DIRECTIVE 1:
In the passage on estimating square roots, what is repeating the averaging process to get a more accurate value called?
DIRECTIVE 2:
Does each of these statements agree with the passage on estimating square roots? Answer yes or no for each, quoting the words of the passage that decide it.
(a) Squaring a number is easier than taking its square root.
(b) When the squared estimate comes out higher than wanted, it becomes the lower value of the range.
(c) The technique is rarely used in computing.

It is sometimes easier to make a calculation in the opposite direction from the one you want, and this can be used to quickly estimate the value you want. Square root is a good example. It is easier to square numbers than to take the square root. So you take any number that will square to a little larger than the one you want, take another that squares to less than the one you want and use an average of the two. The trick now is to apply a general technique ( the Bisection Method ). We create a new estimate using the average of our first two numbers. Square this. If it's value is higher than we want, we use it as the upper value of our range. If it is lower than we want, we use it as the lower value of our range. We now have a new range that must contain the square root we want. We can apply the same process again to get a more accurate value ( this is known as Iteration ). This technique is widely applied in computing, but it's also very handy for some mental mathematics.

GIVEN INFORMATION:

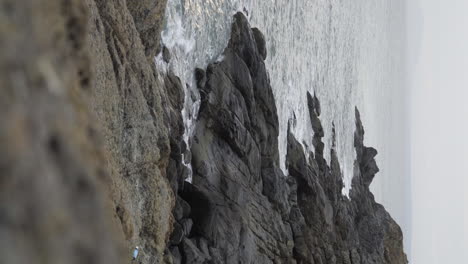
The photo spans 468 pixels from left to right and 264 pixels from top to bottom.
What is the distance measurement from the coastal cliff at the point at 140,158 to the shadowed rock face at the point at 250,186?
Answer: 4cm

WORKED ANSWER 1:
Iteration.

WORKED ANSWER 2:
(a) Yes: "It is easier to square numbers than to take the square root."
(b) No: "If it's value is higher than we want, we use it as the upper value of our range."
(c) No: "This technique is widely applied in computing"